**Source passage**
------------

Annette Warner - Founder/Editor/Publishing Goddess

Heather Corcoran - Asst. Editor/Review Writer/ Marketing Goddess

Mark Fisher - Review/Feature Writer/Goddude

 

Ari Scott is an amazingly talented young singer/songwriter. Last fall she released the follow up to her debut album. Boasting a bolder sound the EP, “i can open my eyes”, has been making a quite buzz and rightfully so. After hearing the EP I had to know more so I caught up with Ari via email. As it turns out, Coffeehousetour.com is on top of things before anyone else! This turns out to be Ari’s very first interview and a great one it is! Watch out world cause here comes Ari Scott…and remember you heard it at CHT first! ~ By Mark Fisher



MF: How are you these days Ari?

Ari: I can't complain. Congrats to you! You have the honor of being my first real interviewer.

MF: Your first album was eleven basically acoustic tracks. Your new EP has a lot going on in it. Is this something you just felt was a natural step or have you decided to approach the whole process differently?

Ari: I think it's always a natural step to do things differently each time around. Some artists have their niche and do very well with not straying too far from it (Enya's a perfect example) but for the most part, artists, as people, change as the years go by, and so it's no shock if their music does too. In my case, the changes you hear from the stripped-down "I was only just a chorus girl" to the more layered "i can open my eyes" had a lot to do with who I was working with: nobody on the first, and Rob Arthur on the second. Rob had a lot of great ideas, musical skill, and technical expertise that I just didn't possess. If it had just been me sitting alone in a room, I guarantee it wouldn¹t have turned out like that!

------------

**Tasks and exercises**
1. In the interview with Ari Scott, who worked with her on "i can open my eyes"?
2. From the interview with Ari Scott, extract everything from "Mark Fisher - Review/Feature" down to "first real interviewer.".
3. Rewrite the paragraph of the interview with Ari Scott that begins "Ari Scott is an amazingly talented" as a short bulleted list that keeps its main facts.

**Dataset excerpt**
------------

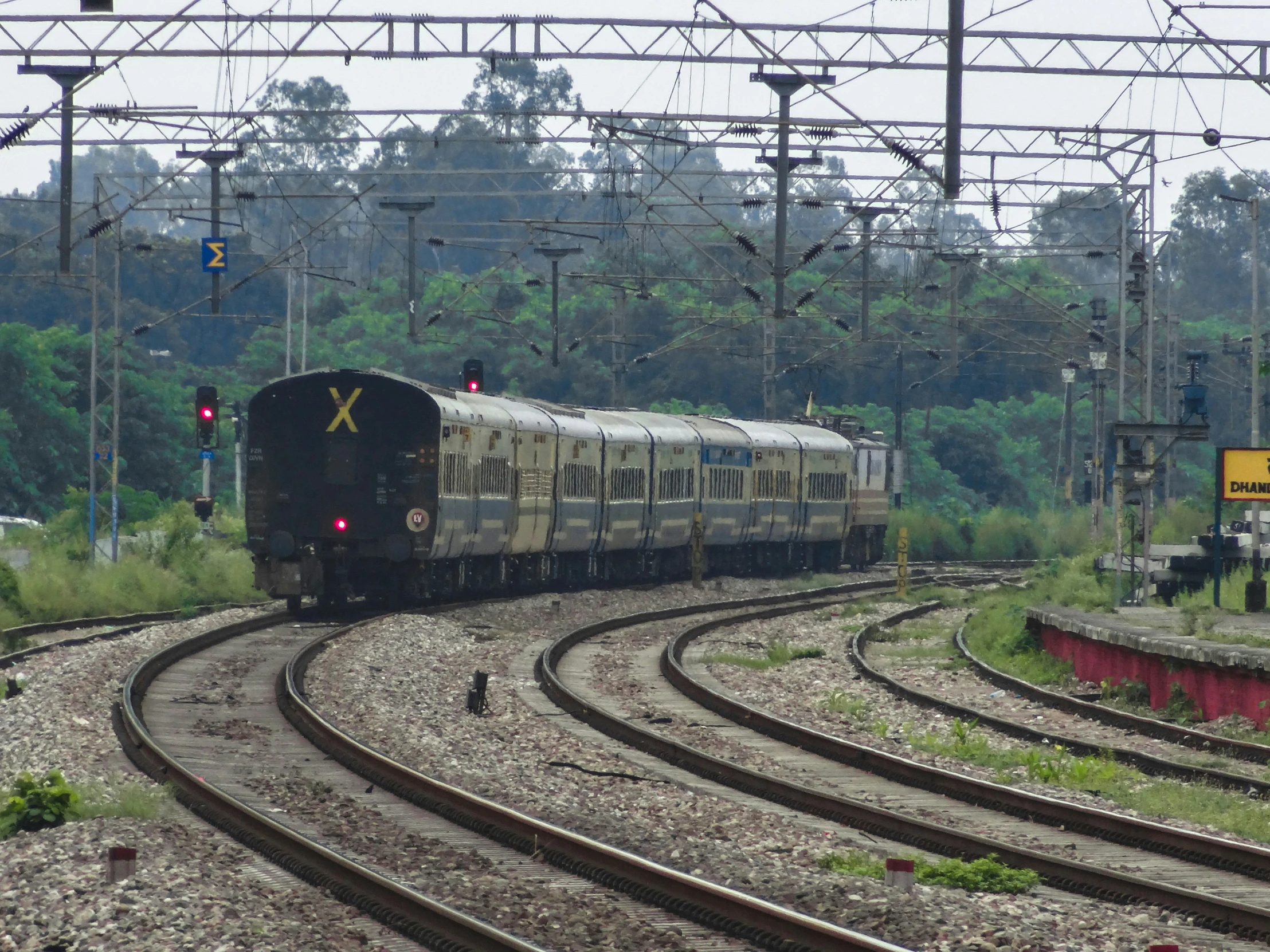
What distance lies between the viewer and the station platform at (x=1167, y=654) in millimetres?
16688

------------

**Answers provided**
1. Rob Arthur

2.
Mark Fisher - Review/Feature Writer/Goddude

 

Ari Scott is an amazingly talented young singer/songwriter. Last fall she released the follow up to her debut album. Boasting a bolder sound the EP, “i can open my eyes”, has been making a quite buzz and rightfully so. After hearing the EP I had to know more so I caught up with Ari via email. As it turns out, Coffeehousetour.com is on top of things before anyone else! This turns out to be Ari’s very first interview and a great one it is! Watch out world cause here comes Ari Scott…and remember you heard it at CHT first! ~ By Mark Fisher



MF: How are you these days Ari?

Ari: I can't complain. Congrats to you! You have the honor of being my first real interviewer.

3.
- Ari Scott is a talented young singer/songwriter.
- Last fall she released "i can open my eyes," an EP that follows her debut album.
- The EP has a bolder sound and has been drawing buzz.
- After hearing it, Mark Fisher interviewed her by email.
- This was her very first interview, given to Coffeehousetour.com (CHT).